Janice patted her leg as Eloise began to rise. ‘No, don’t be daft…’ She broke off as four navy-overalled men in their early twenties walked past, the girls’ attention now thankfully off Eloise and her smelly sandwich.
‘Ooh, Janice, you’ve gone all red.’ Jean elbowed the girl.
‘No, I haven’t.’
‘Haven’t you got anywhere with him yet?’ Susan spoke through her too-ambitious mouthful of Wagon Wheel biscuit.
‘She’d have told us if she had,’ Jean said. ‘Y’aven’t, ’ave you?’
‘I’m doing my best,’ Janice said, pulling at her long dark fringe to hide her red face. ‘He’s off to the Regent Rooms on Saturday night. I asked him.’
‘I wouldn’t bother with him, Janice,’ Gail said. ‘Now that Paul McCartney’s free again.’
The others turned. ‘What? He’s finished with Jane Asher?’
‘She finished with him. On the telly. On Saturday night. On the Simon Dee show.’
‘No!’
‘Yes, didn’t you know?’ Gail nodded. ‘Don’t supposeyouknow Jane Asher?’ She turned to Eloise who, having demolished the overloaded sandwich, was now wishing she’d brought a drink with her. ‘I mean, you’re a posh lass like her.’
‘’Fraid not,’ Eloise said.
Attention away from herself and back on Eloise, Janice said, ‘So, are you just here for the summer? Helping out? Are you going back to school in September?’
‘Golly, no, I’ve left school now. I came back from Switzerland last week.’ Eloise shook crumbs of Gorgonzola onto the grass.
‘Switzerland? Were you on holiday?’
‘No, I was at school there. Just for a year.’
‘One of them finishing schools?’ Janice asked. ‘See, I said you could be a model. Did you walk around all day with a pile of books on your head?’
‘Well, notall day.’ Eloise smiled. ‘I hated it, to be honest. I was really homesick. I missed my granny.’ Eloise reached for her camera. ‘It was Granny who bought me the camera.’
‘Blimey, a bit different from St Mede’s Sec Mod, I bet?’ Susan stared. ‘What did you learn? What were you finishing?’
‘Herself, you moron.’ Janice laughed. And then, turning back to Eloise, ‘What did you learn there, love?’
‘Oh, you know…’
‘No, tell us.’ All the girls leaned in.
‘Well, primarily the school taught etiquette, manners, how to manage a household. Some cooking – which I wasn’t wonderful at – a lot of French, which, again, I’m probably no better at speaking than when I went there. Deportment and how to dress.’
‘Department? Like Lewis’s department store in Leeds? I’m after a job there actually. Must be better than this place.’ Then, remembering it was Eloise’s dad who owned this place and handed over the brown paper packet with her wages every Thursday afternoon, Gail shut up.

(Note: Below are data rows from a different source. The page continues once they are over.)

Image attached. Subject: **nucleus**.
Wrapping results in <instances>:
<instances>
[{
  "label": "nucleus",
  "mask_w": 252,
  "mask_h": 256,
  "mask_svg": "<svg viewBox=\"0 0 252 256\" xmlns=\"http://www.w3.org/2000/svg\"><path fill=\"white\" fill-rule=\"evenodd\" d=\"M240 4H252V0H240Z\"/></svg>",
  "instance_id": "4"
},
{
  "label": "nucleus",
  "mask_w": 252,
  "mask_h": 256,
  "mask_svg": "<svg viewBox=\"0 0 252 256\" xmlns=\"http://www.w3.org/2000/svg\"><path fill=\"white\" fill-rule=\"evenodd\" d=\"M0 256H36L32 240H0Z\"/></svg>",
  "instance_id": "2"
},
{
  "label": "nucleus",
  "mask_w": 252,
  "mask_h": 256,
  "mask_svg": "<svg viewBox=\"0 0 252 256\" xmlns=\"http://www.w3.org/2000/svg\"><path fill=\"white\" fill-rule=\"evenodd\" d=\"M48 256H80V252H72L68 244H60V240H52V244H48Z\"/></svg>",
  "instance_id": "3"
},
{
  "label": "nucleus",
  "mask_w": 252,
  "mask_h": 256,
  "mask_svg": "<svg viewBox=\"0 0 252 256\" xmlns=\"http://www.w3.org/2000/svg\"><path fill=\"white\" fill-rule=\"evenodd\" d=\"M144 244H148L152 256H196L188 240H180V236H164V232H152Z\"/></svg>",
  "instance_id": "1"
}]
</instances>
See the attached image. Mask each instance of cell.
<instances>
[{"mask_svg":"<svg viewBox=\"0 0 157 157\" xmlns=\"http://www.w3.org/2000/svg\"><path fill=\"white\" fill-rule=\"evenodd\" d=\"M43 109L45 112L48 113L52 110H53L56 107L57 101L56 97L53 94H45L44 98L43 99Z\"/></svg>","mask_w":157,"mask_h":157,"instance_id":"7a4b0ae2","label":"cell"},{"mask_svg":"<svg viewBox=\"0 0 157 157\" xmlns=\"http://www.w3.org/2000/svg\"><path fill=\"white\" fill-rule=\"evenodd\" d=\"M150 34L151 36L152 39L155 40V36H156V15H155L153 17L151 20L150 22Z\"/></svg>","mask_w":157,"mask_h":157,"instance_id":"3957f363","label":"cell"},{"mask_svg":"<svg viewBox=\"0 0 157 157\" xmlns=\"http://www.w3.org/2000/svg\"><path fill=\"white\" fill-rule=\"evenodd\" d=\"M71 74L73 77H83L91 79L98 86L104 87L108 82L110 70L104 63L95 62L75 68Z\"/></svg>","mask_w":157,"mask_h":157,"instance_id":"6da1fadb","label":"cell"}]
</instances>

‘Deportment.’ Eloise smiled.
‘What’s that, then?’
‘Oh, you know, how to carry yourself, alight from cars without showing your pants and the like. How to cut a pineapple and eat an avocado…’

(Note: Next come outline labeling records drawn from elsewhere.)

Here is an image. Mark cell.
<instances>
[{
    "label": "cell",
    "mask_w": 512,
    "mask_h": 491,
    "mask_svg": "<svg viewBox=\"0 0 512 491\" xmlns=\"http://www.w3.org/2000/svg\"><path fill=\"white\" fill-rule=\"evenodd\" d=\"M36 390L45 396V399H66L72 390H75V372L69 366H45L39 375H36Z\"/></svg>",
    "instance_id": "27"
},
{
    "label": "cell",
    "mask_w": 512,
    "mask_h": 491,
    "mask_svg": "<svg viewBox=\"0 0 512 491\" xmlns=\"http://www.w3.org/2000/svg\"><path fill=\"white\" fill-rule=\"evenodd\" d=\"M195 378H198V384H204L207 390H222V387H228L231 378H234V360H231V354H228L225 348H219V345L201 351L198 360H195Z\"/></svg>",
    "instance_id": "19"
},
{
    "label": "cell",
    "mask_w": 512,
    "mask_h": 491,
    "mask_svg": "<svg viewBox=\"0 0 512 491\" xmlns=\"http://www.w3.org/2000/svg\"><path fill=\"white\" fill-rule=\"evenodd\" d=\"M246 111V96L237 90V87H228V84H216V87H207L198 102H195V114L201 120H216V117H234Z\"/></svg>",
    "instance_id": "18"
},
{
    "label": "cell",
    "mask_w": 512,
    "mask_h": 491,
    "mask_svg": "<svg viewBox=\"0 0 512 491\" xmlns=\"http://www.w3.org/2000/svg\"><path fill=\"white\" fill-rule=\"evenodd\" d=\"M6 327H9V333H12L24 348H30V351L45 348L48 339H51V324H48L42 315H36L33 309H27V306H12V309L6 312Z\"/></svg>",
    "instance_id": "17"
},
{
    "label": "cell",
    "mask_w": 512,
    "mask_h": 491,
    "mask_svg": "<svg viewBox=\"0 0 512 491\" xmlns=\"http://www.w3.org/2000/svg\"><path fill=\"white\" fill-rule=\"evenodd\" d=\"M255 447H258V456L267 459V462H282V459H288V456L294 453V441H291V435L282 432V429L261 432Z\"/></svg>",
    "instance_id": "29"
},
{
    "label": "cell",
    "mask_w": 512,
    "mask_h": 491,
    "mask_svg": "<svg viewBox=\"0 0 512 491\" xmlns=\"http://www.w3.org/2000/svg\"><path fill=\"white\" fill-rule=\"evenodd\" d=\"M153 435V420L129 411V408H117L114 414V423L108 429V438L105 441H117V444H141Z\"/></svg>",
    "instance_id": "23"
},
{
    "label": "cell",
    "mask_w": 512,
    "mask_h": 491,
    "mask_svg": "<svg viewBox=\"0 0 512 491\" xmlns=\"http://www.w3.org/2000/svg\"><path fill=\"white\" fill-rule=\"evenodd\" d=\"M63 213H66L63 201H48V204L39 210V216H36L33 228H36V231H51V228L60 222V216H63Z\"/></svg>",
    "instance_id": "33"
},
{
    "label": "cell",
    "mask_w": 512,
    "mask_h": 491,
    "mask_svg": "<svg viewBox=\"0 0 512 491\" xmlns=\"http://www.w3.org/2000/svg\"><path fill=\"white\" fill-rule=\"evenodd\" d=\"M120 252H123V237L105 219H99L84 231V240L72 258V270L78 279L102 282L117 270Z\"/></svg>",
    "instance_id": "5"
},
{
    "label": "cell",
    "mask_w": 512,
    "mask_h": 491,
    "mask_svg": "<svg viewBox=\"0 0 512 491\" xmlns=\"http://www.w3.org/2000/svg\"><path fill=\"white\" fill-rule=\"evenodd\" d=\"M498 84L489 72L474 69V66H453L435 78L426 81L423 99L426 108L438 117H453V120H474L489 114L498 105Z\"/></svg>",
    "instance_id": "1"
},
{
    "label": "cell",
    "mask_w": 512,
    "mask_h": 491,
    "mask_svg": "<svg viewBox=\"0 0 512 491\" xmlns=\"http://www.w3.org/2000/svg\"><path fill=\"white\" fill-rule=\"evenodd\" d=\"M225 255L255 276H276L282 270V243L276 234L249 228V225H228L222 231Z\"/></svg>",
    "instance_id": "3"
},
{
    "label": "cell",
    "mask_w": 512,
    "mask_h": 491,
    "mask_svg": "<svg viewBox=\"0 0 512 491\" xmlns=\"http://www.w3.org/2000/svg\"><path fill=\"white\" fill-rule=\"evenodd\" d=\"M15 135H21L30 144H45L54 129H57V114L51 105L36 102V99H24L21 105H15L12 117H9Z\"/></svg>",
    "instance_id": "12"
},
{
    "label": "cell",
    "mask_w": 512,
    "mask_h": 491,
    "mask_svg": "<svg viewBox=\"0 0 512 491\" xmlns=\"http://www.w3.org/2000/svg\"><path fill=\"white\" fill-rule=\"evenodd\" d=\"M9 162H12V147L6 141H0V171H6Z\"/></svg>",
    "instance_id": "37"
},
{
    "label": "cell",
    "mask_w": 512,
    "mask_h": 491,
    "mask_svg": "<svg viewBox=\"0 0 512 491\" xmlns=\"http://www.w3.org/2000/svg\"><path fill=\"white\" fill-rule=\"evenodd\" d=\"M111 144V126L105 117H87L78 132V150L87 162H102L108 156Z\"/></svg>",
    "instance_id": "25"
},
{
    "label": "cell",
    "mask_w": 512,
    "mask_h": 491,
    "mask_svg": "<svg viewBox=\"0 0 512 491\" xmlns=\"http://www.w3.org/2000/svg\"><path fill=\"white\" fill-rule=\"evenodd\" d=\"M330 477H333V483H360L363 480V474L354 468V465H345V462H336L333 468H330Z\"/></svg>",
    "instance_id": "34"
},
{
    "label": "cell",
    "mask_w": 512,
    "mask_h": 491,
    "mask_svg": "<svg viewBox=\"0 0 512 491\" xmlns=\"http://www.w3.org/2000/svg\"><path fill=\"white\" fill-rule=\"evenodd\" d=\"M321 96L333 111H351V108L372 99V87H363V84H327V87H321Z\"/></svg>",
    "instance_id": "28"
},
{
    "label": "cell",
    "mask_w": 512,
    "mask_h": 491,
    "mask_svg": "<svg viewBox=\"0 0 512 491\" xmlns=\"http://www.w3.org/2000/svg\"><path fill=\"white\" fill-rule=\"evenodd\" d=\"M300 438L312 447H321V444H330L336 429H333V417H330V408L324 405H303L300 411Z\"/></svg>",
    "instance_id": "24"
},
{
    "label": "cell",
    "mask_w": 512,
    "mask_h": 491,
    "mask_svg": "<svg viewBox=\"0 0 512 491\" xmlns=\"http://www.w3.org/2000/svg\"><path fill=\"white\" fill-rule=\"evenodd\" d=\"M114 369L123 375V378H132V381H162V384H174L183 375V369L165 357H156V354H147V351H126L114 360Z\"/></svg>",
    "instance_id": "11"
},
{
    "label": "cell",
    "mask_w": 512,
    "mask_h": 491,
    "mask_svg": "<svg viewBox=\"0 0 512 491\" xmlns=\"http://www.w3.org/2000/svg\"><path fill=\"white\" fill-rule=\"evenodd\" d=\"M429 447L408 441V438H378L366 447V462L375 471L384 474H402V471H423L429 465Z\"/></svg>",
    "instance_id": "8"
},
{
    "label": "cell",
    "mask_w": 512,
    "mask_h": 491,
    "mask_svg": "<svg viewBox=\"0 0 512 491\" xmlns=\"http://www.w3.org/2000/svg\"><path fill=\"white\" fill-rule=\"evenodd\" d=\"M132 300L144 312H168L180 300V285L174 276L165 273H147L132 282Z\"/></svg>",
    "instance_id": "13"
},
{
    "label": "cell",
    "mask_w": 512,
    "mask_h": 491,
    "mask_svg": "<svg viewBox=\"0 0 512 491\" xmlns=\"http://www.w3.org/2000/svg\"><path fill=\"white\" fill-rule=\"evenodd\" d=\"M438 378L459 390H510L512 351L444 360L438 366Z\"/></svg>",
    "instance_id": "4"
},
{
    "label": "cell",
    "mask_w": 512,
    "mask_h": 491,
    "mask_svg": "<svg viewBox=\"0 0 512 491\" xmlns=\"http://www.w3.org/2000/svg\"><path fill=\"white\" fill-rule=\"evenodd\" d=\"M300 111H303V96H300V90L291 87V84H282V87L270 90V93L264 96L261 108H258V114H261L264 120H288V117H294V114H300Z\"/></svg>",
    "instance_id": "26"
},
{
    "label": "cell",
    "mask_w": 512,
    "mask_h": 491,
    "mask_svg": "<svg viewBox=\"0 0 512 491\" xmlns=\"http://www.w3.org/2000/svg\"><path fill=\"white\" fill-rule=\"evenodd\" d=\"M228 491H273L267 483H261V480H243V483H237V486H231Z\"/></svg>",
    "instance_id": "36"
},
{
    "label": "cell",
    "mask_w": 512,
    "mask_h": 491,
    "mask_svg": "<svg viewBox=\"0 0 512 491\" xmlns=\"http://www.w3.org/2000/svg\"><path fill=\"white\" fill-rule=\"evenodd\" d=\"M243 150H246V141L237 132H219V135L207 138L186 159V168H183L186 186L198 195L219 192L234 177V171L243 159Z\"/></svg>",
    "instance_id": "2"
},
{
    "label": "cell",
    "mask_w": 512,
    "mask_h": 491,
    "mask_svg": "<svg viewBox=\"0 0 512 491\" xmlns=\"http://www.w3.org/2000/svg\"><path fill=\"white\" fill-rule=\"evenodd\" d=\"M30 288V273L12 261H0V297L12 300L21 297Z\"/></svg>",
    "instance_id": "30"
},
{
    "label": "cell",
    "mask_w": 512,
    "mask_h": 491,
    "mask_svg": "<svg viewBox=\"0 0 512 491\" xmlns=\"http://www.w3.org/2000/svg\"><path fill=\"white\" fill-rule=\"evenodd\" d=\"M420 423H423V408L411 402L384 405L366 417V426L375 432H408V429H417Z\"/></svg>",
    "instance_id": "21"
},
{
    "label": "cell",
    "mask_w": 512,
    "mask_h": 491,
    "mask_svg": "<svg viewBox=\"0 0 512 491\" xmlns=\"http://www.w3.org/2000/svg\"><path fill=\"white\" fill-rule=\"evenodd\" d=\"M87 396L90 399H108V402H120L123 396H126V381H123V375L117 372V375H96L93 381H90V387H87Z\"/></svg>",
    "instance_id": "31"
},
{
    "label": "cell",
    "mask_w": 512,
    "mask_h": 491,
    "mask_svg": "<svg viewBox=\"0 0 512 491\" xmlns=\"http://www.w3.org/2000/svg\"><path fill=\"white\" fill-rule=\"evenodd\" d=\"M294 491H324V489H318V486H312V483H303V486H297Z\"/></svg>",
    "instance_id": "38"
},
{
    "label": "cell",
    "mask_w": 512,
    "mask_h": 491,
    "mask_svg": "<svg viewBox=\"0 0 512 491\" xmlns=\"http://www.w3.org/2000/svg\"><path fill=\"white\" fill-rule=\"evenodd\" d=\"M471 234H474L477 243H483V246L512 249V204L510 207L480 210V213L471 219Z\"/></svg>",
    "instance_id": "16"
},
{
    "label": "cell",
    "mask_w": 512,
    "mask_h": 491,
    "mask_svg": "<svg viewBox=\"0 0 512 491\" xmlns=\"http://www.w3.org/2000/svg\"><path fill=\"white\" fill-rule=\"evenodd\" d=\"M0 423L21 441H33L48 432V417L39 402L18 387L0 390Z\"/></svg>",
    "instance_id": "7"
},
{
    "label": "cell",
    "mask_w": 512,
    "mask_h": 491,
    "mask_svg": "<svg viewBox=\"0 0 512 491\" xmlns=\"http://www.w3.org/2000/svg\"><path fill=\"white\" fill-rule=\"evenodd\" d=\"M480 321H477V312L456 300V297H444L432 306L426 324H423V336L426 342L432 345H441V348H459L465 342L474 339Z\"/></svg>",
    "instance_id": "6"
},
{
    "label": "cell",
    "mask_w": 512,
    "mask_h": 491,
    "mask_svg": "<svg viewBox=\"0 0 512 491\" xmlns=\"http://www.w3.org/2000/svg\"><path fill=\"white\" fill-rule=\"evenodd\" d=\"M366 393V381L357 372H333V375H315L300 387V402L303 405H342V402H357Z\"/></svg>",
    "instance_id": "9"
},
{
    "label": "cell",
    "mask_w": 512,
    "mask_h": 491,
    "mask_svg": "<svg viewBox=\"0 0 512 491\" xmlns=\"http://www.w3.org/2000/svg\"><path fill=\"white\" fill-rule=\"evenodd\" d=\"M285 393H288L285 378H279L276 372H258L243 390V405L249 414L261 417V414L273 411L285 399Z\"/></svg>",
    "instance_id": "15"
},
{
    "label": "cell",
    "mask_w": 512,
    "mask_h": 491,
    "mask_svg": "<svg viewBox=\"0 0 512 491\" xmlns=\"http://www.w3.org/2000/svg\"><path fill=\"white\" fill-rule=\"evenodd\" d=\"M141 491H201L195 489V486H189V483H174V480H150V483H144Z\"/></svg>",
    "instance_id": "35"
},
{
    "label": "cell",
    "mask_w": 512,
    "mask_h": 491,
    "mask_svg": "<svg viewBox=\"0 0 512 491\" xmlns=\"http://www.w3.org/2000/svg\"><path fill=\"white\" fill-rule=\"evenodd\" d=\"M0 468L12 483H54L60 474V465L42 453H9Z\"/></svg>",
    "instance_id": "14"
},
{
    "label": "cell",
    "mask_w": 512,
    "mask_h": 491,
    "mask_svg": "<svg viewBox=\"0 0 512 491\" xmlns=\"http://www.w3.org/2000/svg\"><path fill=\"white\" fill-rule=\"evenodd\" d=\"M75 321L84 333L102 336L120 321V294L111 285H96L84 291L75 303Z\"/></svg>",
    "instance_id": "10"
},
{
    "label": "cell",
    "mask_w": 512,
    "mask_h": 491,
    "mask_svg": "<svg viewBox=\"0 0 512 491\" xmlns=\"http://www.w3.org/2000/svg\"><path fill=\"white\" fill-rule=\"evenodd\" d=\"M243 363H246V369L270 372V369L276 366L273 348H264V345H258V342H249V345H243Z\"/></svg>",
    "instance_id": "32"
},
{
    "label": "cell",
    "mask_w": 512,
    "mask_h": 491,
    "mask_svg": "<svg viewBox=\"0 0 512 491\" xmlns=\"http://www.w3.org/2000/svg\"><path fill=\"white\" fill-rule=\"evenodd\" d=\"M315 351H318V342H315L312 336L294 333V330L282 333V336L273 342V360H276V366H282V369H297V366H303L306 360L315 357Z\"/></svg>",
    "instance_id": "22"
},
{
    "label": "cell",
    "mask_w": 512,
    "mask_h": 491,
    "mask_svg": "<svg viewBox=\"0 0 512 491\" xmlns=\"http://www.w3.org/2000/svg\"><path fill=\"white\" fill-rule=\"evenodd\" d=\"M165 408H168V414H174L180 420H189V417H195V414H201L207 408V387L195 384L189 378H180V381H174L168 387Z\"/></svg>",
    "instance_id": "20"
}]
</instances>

‘Avocado…?’ Gail pulled a face.
‘How to find a rich, suitable husband. And what to do with him once you’ve found one – which I most certainly haven’t. You know, the best way to be a good wife and look after and support your husband.’
‘Hmm, not doing much to help the fight for gender equality and education there, then.’ Kath, one of the older girls, pulled a face.